PASSAGE PROVIDED:
- Born: Thunder Justice Keck January 30, 1999 (age 27) Mission Viejo, California, U.S.
- Professional wrestling career
- Ring name(s): Thunder Justice Keck Shiloh Hill
- Trained by: WWE Performance Center The Undertaker
- Debut: March 30, 2024
- Football career

Profile
- Position: Edge

Personal information
- Born: Mission Viejo, California, U.S.
- Listed height: 6 ft 3 in (1.91 m)
- Listed weight: 255 lb (116 kg)

Career information
- High school: Hotchkiss School
- College: Stanford Cardinal

= Shiloh Hill =

American professional wrestler (born 1999)

Thunder Justice Keck (born January 30, 1999) is an American professional wrestler and former college football player. As a professional wrestler, he is signed to WWE, where he performs on the NXT brand under the ring name Shiloh Hill. Hill is the LFG Season 2 men's winner.

DATA SECTION:
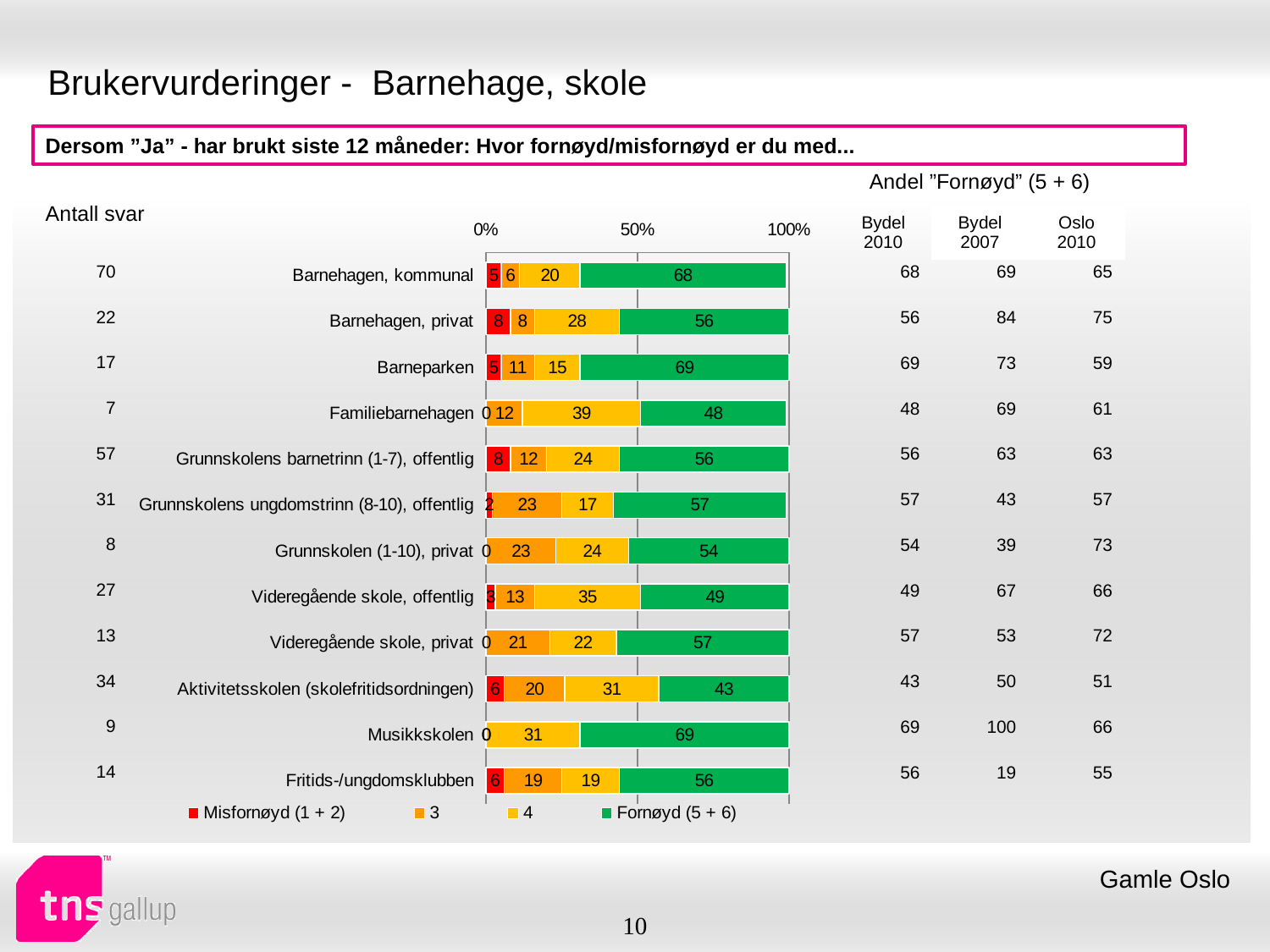
What is the Misfornøyd (1 + 2) value for Barnehagen, privat? 8 How many series does the chart legend list? 4 What is the Fornøyd (5 + 6) value for Barnehagen, kommunal? 68 What is the difference between the Fornøyd (5 + 6) values for Barneparken and Familiebarnehagen? 21 Which category has the highest value for series 4? Familiebarnehagen What kind of chart is shown on the slide? Stacked bar chart How many categories are plotted in the chart? 12 What is the value of series 4 for Familiebarnehagen? 39 Which category has the lowest Fornøyd (5 + 6) value? Aktivitetsskolen (skolefritidsordningen) Which has a larger Fornøyd (5 + 6) value, Barnehagen, kommunal or Videregående skole, offentlig? Barnehagen, kommunal What is the label of the first (red) series in the legend? Misfornøyd (1 + 2) What is the value of series 3 for Aktivitetsskolen (skolefritidsordningen)? 20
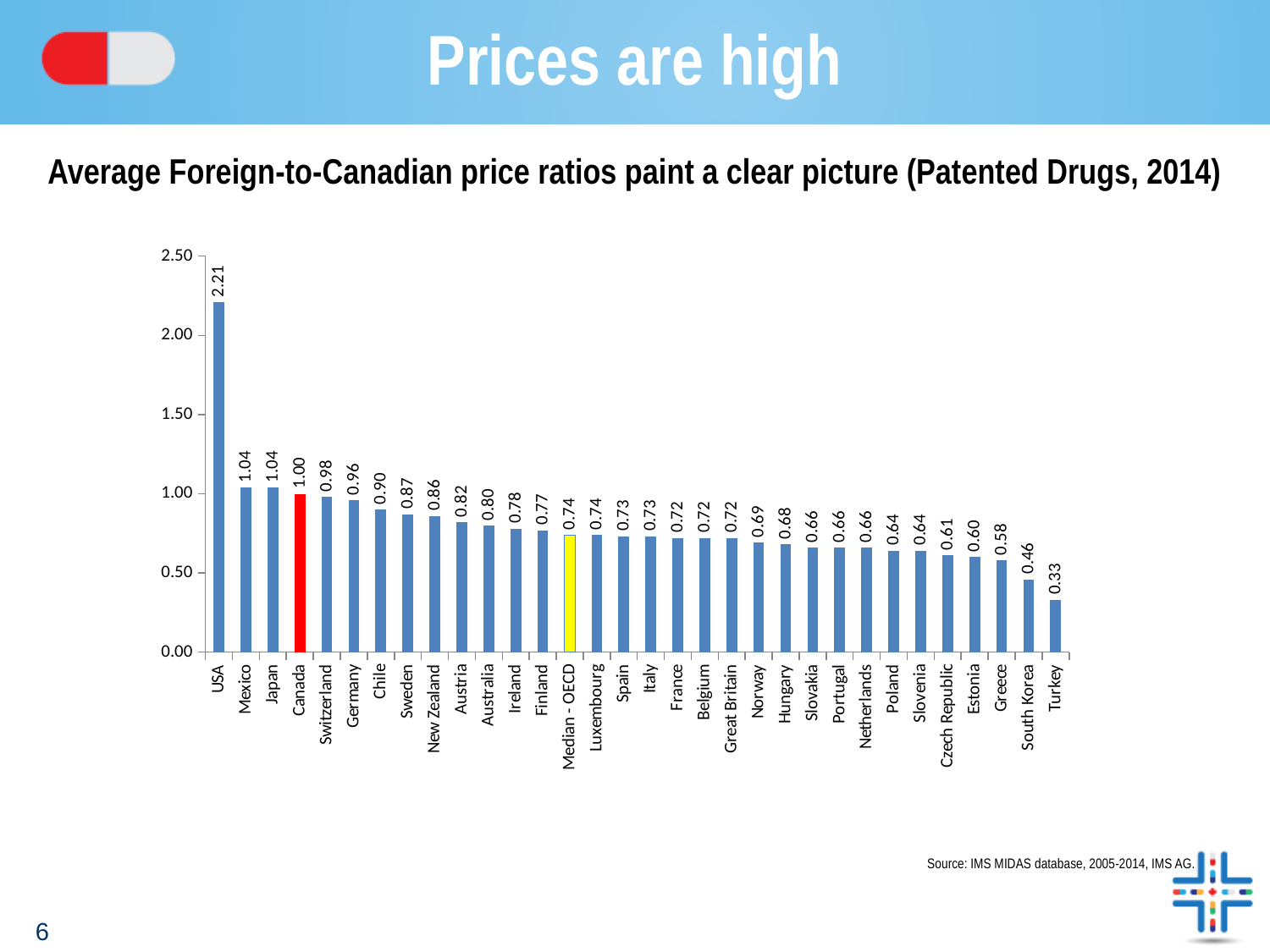
Which category has the lowest value? Turkey What kind of chart is shown on the slide? bar chart How many categories are shown on the x axis? 32 What is the value for Median - OECD? 0.74 Which is larger, the value for Germany or the value for Greece? Germany What is the difference between the values for the USA and Canada? 1.21 What is the value for Canada? 1.00 What is the value for Turkey? 0.33 Which category has the highest value? USA Which bar is coloured red? Canada What is the value for the USA? 2.21 Is the value for South Korea greater or less than 0.50? less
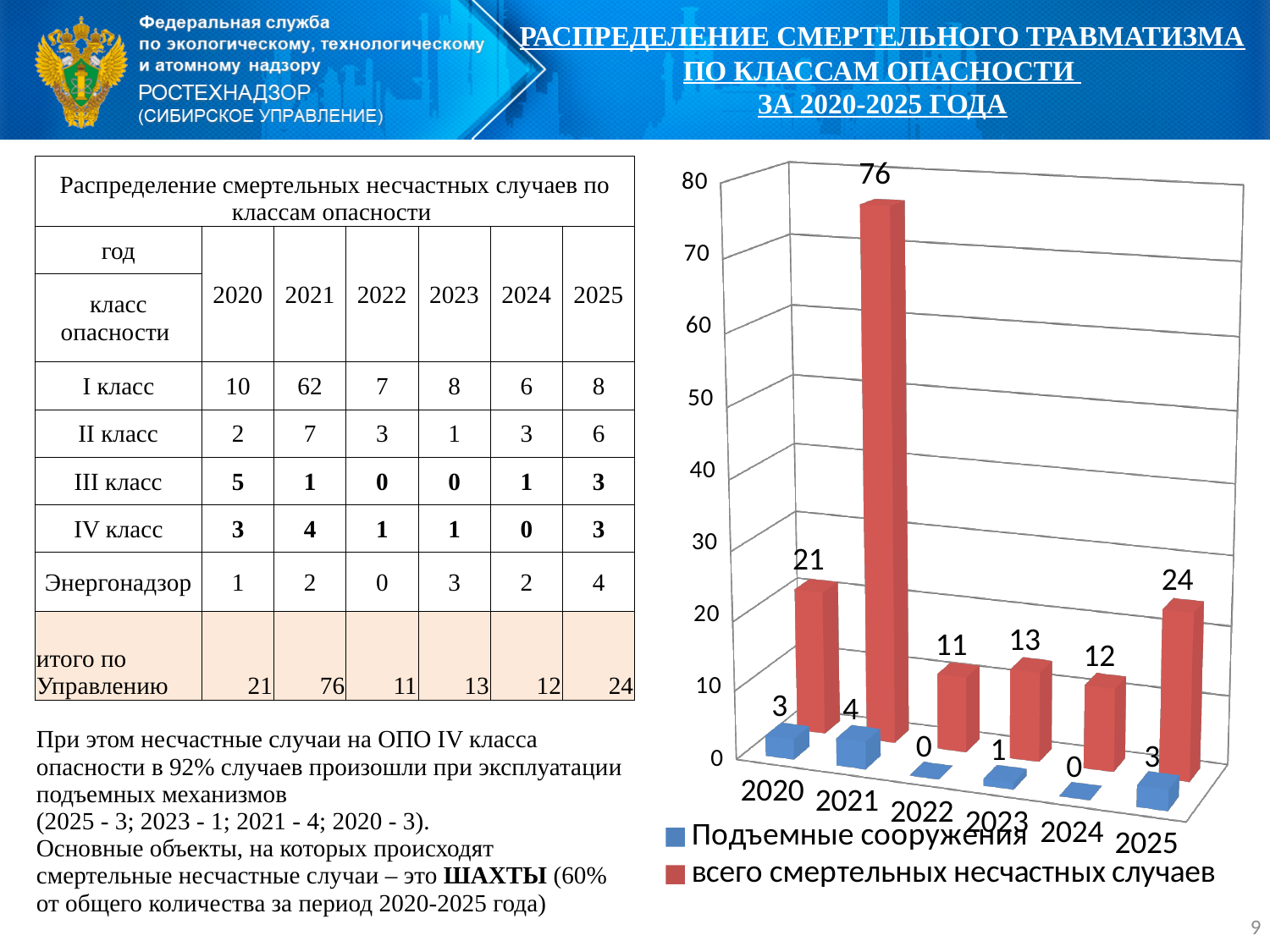
Which year has the highest value for 'всего смертельных несчастных случаев'? 2021 What is the value for 'Подъемные сооружения' in 2023? 1 What type of chart is shown on the slide? bar chart Which year has the lowest value for 'всего смертельных несчастных случаев'? 2022 What is the difference between the 'всего смертельных несчастных случаев' values for 2021 and 2020? 55 Is the value for 'всего смертельных несчастных случаев' in 2025 greater or less than 20? greater What is the value for 'всего смертельных несчастных случаев' in 2025? 24 Which series is shown in red in the chart? всего смертельных несчастных случаев What is the value for 'всего смертельных несчастных случаев' in 2021? 76 How many series does the chart legend list? 2 Which is larger: the 'всего смертельных несчастных случаев' value for 2023 or for 2024? 2023 How many years are shown on the x axis of the chart? 6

WHAT TO DO:
(a) Reproduce the Shiloh Hill profile from "Personal information" up to and including "2 men's winner.".
(b) According to the Shiloh Hill profile, what ring name does Thunder Justice Keck use on the NXT brand?
(c) Write the next part of the Shiloh Hill profile, picking up after its final sentence.

OUTPUTS FOR THE TASKS:
(a)
Personal information
- Born: Mission Viejo, California, U.S.
- Listed height: 6 ft 3 in (1.91 m)
- Listed weight: 255 lb (116 kg)

Career information
- High school: Hotchkiss School
- College: Stanford Cardinal

= Shiloh Hill =

American professional wrestler (born 1999)

Thunder Justice Keck (born January 30, 1999) is an American professional wrestler and former college football player. As a professional wrestler, he is signed to WWE, where he performs on the NXT brand under the ring name Shiloh Hill. Hill is the LFG Season 2 men's winner.

(b) Shiloh Hill

(c)
==Early and personal life==
Keck was born in Mission Viejo, California, to parents Eric and Beth Wacome Keck. He was raised in Northfield, New Hampshire, with his siblings Zion, Darkness, Phoebe, and Zachri. He attended Winnisquam Regional Middle School and Winnisquam Regional High School, before receiving a full scholarship to the Hotchkiss School. He was an all-state hockey player, a Founders League champion in the discus, and placed third in the New England Championship for the 100 meter final, finishing second in the prelims to qualify for that final. Keck received a full scholarship to Stanford University, where he studied sustainability science and practice, computer science, and psychology. In a promo on week 1 of NXT Gold Rush, Keck revealed that he was able to complete online classes in record time despite truancy issues.

In March 2023, he had the highest name, image and likeness valuation of any Stanford athlete, being valued at $383,000. By October 2023, he was valued at $529,000.

His father played football at Saddleback College and Columbia University, and was a captain of the Columbia Lions. On July 8, 2020, his father Eric died suddenly of a heart attack at his home in Northfield.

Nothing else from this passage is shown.